JSON encoder of custom types

import json

class Vector: 
    def __init__(self, a, b): 
        self.a = a 
        self.b = b

    def __add__(self, other): 
        return Vector(self.a + other.a, self.b + other.b)

    def __str__(self): 
        return f"Vector ({self.a}, {self.b})"

v = Vector(3, 4) 
json.dumps(v)    ## TypeError: Object of type Vector is not JSON serializable

We receive an error complaint from Python, that Object of type Vector is not JSON serialisable.

So, how do we solve this problem?

  1. The first method would be the “Keep It Simple” method: Just represent your data with simple built-in types that we know JSON supports! I personally keep it that way. I would choose a different serialisation format if I need to serialise complicated objects.
  2. The second method is to exploit your newly acquired OOP prowess, and subclass the standard JSONEncoder and override its default() method. Ooh… behold the mighty power of OOP! 😆
class VectorEncoder(json.JSONEncoder): 
    def default(self, obj): 
        if isinstance(obj, Vector): 
            return (obj.a, obj.b)
        else: 
            return super().default(obj)

So in the code above, you override the default() method, and check if the object is a Vector. If it is, you return a tuple (a, b) which is supported by JSON. Otherwise, you just pass it back to the default() method of your superclass.

You can then just use the json.dump() method with the cls parameter to your new VectorEncoder:

json_string = json.dumps(v, cls=VectorEncoder)
print(json_string)   ## [3, 4]

Alternatively, you can invoke the encode() method of VectorEncoder.

encoder = VectorEncoder()
json_string = encoder.encode(v)
print(json_string)

JSON decoder of custom types

We have solved the issue of encoding, but what about deserialisation or decoding?

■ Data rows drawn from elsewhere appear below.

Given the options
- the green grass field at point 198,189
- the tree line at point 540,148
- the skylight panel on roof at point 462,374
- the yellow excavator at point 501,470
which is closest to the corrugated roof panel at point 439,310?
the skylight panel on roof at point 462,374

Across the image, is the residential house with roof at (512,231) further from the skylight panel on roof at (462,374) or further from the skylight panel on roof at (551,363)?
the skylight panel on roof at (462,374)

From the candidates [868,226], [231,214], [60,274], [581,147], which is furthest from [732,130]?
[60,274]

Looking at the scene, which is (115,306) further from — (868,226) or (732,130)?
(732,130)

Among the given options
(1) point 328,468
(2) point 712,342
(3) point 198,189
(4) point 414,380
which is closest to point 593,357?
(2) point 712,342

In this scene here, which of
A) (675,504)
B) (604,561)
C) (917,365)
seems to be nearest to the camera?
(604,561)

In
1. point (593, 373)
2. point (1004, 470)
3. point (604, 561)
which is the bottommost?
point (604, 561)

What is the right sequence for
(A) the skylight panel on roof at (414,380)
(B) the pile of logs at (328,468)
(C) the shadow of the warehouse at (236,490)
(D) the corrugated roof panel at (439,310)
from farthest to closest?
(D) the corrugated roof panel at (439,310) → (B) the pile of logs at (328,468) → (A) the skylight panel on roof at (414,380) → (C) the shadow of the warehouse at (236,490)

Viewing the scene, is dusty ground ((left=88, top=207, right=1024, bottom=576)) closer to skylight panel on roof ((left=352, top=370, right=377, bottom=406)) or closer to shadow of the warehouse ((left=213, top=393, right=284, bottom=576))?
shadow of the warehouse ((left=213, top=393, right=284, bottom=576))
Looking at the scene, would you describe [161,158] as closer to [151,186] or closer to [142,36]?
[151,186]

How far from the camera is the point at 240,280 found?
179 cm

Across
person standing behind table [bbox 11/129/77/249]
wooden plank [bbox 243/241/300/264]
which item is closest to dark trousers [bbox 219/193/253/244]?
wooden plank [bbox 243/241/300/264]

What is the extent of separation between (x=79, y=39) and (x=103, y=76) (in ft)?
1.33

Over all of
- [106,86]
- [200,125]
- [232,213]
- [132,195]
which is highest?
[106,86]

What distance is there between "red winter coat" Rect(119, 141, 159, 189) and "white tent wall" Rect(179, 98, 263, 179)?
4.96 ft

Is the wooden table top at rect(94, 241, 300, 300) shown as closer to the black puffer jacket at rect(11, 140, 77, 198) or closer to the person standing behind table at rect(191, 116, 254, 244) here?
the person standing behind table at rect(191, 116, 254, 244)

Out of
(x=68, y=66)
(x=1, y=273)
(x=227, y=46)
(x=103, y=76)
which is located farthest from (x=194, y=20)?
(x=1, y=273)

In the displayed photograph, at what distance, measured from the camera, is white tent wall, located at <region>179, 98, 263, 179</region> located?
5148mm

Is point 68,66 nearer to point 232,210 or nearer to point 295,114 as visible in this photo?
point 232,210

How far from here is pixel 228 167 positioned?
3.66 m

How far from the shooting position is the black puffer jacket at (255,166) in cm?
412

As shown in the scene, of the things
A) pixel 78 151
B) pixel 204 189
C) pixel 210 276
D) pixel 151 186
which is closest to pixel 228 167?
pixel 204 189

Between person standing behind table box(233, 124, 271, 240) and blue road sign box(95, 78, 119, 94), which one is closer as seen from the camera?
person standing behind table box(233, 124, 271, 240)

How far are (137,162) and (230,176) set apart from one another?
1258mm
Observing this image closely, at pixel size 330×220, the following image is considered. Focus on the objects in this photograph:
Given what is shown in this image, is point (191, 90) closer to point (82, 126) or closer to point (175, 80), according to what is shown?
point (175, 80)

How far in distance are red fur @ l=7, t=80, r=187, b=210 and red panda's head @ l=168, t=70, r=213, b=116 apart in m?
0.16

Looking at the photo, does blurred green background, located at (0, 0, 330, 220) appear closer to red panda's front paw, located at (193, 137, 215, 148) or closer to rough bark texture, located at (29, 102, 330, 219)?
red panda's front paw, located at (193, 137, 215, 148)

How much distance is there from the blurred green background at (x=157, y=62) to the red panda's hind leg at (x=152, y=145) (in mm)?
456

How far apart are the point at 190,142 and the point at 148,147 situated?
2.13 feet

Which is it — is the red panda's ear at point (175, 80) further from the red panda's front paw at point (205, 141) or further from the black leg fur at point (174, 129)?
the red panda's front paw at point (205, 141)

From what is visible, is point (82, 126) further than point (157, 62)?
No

In our earlier example, our JSON string is "[3, 4]". If we try to decode this, we will end up with a list [3, 4], rather than a Vector. There is just not enough information to reconstruct Vector.

So we first need to modify our VectorEncoder from earlier so that it stores some information that this is a Vector. So this time, we use a dictionary rather than a tuple.

class VectorEncoder(json.JSONEncoder): 
    def default(self, obj): 
        if isinstance(obj, Vector): 
            return {"__vector__": True, "a": obj.a, "b": obj.b}
        else: 
            return super().default(obj)


v = Vector(3, 4) 
json_string = json.dumps(v, cls=VectorEncoder)    
print(json_string)  ## {"__vector__": true, "a": 3, "b": 4}

So now, we have stored Vector as a dictionary, with a key "__vector__" that will later tell us that this is meant to be a Vector.

Let us deserialise this json_string back into our Vector class then!

Like Encoding, we will use a custom decoder decode_vector to decode the json string back into a Vector. We use the object_hook parameter of json.loads() for it to use our custom decoder.

def decode_vector(dct): 
    if "__vector__" in dct: 
        return Vector(dct["a"], dct["b"])
    else:
        return dct

data = json.loads(json_string, object_hook=decode_vector)
print(data) ## Vector (3, 4)

And we have managed to reproduce our Vector from JSON!